21 studies including 904 patients were retrieved, categorized in 3 treatment groups (IP docetaxel, IP paclitaxel and PIPAC). The pooled mOS for all intraperitoneal chemotherapy treatments was 14.2 months (95% CI: 10.8 – 17.7 months). The pooled hazard ratio of IP paclitaxel and docetaxel favored the combination of IP and systemic chemotherapy compared to systemic chemotherapy only (0.64, 95% CI: 0.47 – 0.86). mOS of IP paclitaxel, IP docetaxel and PIPAC with cisplatin and doxorubicin were respectively 18.3 months (95% CI: 14.0 – 22.7 months), 13.2 months (95% CI: 3.6 – 25.1 months) and 9.0 months (95% CI: 2.3 – 16.5 months). All treatment methods had a relatively safe toxicity profile. Conversion surgery was performed in 14% of the patients and a radical resection was achieved in 69%, with a mOS ranging from 24 to 33 months.

Conclusions

Patients with peritoneal metastases of gastric origin treated with intraperitoneal chemotherapy had a pooled median overall survival of 14.2 months and a pooled hazard ratio of 0.64 compared to systemic chemotherapy. Intraperitoneal chemotherapy, regardless of method of administration, is a safe treatment and conversion surgery is possible in a selected subset of patients.

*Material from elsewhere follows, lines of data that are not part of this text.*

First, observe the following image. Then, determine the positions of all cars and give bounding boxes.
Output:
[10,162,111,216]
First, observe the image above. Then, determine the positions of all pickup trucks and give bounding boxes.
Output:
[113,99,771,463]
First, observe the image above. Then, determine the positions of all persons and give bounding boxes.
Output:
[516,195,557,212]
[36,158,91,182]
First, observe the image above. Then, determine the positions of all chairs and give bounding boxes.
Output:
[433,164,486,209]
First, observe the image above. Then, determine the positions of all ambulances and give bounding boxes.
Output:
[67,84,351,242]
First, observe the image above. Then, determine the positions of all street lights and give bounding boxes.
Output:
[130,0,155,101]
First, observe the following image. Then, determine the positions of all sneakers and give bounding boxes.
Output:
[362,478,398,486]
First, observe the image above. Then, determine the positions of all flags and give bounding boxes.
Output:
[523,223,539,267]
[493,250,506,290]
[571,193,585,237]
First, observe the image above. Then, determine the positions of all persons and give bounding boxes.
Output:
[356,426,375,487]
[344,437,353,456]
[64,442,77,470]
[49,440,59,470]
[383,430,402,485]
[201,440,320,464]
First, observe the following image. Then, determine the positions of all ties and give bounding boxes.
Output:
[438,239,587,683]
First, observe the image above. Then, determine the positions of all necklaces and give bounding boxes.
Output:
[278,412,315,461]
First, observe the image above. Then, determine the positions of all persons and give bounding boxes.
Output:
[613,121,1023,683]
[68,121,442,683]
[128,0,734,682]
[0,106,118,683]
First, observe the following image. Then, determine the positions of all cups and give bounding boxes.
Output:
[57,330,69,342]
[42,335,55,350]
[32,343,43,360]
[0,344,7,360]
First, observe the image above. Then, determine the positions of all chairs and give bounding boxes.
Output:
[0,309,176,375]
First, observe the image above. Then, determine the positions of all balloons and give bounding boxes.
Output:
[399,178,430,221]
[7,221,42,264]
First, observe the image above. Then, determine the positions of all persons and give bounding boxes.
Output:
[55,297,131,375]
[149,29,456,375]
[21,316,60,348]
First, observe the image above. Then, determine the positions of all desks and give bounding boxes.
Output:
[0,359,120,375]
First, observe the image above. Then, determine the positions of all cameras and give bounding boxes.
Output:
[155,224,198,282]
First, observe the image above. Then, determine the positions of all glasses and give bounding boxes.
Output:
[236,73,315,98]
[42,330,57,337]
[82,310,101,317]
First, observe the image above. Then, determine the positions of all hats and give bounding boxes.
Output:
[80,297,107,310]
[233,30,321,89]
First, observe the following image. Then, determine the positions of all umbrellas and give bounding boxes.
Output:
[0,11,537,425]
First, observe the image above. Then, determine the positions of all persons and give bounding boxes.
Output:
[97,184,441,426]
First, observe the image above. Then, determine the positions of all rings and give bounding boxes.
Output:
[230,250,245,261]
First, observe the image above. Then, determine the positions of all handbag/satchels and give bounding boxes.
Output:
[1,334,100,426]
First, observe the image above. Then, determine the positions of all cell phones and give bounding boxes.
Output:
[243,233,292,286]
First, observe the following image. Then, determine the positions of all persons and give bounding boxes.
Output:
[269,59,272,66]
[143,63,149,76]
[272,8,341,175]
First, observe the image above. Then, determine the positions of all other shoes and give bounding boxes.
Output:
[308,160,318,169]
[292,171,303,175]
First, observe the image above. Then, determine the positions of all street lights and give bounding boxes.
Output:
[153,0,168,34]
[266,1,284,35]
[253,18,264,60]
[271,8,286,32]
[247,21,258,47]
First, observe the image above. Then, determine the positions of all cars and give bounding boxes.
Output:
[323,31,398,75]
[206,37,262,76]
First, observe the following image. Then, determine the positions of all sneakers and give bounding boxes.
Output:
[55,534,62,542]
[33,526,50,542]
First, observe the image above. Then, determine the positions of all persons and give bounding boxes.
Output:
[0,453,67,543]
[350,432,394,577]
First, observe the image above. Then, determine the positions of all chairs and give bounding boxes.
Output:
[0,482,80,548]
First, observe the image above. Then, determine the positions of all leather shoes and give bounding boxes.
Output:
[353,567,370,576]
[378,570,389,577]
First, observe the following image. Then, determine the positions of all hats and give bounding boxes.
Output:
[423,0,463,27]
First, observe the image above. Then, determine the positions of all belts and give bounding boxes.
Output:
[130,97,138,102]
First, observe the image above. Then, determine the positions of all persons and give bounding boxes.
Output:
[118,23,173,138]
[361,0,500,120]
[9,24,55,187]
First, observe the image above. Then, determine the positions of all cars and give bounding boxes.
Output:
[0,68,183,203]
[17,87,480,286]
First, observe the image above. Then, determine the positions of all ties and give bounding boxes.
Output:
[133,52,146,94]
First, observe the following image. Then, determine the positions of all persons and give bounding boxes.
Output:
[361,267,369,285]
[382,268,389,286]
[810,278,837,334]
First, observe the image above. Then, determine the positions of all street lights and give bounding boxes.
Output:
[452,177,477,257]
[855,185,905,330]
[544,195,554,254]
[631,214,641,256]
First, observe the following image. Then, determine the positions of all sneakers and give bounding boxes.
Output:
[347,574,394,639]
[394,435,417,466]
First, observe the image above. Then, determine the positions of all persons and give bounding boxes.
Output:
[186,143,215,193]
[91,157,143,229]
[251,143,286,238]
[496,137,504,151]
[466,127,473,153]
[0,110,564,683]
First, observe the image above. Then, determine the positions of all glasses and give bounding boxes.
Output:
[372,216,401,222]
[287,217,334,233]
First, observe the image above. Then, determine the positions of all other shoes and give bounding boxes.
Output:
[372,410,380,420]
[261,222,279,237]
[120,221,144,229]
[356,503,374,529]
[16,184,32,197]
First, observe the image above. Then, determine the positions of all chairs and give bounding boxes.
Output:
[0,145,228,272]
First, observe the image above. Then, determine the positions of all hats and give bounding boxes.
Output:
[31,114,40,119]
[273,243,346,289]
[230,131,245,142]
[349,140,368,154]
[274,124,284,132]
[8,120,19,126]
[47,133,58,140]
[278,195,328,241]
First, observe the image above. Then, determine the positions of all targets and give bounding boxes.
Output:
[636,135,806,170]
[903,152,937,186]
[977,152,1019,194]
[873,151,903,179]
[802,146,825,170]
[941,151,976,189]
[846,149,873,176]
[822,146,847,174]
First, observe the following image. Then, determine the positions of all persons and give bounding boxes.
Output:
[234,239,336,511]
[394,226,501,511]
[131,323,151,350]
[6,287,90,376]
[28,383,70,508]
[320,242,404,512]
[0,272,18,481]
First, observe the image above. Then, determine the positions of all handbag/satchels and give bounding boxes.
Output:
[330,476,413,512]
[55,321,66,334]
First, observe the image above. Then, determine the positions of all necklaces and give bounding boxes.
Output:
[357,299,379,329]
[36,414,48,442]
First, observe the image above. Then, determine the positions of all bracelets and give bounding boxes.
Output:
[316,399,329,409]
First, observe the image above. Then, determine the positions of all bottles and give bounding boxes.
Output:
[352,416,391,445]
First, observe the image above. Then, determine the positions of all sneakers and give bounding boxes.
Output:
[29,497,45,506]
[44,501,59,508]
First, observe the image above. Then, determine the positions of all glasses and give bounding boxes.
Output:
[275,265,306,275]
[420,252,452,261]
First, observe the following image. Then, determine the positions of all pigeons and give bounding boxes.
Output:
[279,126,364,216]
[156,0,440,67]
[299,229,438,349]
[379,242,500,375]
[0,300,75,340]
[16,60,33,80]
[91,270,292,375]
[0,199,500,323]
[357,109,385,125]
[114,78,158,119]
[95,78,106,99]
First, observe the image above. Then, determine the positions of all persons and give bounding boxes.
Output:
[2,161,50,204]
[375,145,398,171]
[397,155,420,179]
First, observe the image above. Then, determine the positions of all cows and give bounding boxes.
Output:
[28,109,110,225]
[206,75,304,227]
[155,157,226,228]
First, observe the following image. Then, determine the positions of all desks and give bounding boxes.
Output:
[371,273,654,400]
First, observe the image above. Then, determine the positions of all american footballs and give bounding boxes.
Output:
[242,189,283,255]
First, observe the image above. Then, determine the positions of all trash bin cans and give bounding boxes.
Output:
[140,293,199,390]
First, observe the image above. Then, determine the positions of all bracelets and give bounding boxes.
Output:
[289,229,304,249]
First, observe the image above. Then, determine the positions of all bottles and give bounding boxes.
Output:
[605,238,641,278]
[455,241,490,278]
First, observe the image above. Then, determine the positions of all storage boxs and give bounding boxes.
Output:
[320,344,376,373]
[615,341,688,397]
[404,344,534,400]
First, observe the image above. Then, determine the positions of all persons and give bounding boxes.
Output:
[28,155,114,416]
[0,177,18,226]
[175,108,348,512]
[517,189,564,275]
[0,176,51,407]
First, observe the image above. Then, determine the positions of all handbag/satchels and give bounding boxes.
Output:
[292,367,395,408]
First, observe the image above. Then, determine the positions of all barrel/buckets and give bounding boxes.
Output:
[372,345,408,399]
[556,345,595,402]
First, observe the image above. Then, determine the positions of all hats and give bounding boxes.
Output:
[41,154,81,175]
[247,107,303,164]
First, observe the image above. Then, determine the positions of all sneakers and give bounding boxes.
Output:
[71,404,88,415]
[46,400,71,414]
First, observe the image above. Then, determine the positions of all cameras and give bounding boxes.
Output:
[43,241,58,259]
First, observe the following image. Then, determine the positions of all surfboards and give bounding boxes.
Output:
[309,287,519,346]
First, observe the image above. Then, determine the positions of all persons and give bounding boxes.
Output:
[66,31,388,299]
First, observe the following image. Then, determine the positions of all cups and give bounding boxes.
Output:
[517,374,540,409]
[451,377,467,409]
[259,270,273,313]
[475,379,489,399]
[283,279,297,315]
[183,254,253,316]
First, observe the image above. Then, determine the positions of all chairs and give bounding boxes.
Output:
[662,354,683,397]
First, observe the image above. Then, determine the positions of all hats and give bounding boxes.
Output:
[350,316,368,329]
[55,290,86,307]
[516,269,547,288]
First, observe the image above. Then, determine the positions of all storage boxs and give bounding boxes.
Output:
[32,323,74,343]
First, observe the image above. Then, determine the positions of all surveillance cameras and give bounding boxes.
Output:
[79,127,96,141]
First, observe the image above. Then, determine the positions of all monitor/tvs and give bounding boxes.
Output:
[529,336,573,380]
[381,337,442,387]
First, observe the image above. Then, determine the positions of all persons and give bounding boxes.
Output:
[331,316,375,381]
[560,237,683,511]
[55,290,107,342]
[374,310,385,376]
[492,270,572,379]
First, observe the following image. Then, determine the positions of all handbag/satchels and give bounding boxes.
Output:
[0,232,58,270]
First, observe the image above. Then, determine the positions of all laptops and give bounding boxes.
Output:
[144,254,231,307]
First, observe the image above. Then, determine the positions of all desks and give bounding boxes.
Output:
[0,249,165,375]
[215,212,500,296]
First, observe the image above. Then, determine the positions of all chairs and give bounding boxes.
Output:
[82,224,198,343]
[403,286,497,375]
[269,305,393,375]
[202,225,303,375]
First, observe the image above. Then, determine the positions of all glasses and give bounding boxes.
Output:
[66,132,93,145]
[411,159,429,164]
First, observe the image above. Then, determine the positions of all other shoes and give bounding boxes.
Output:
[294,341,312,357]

Clinical trial identification

Editorial acknowledgement

Legal entity responsible for the study

The authors.

Funding

Has not received any funding.

Disclosure

B. Mostert: Financial Interests, Institutional, Research Grant: Sanofi, Pfizer, BMS; Financial Interests, Institutional, Speaker, Consultant, Advisor: Lilly, Servier; Financial Interests, Personal and Institutional, Speaker, Consultant, Advisor: BMS. B.P.L. Wijnhoven: Financial Interests, Institutional, Research Grant: BMS; Financial Interests, Institutional, Speaker, Consultant, Advisor: BMS. R.H. Mathijssen: Financial Interests, Institutional, Research Grant, Investigator-initiated research: Astellas, Bayer, Cristal Therapeutics, Pfizer, Roche, Sanofi, Servier, Boehringer Ingelheim, Novartis; Financial Interests, Institutional, Coordinating PI: Pamgene. All other authors have declared no conflicts of interest.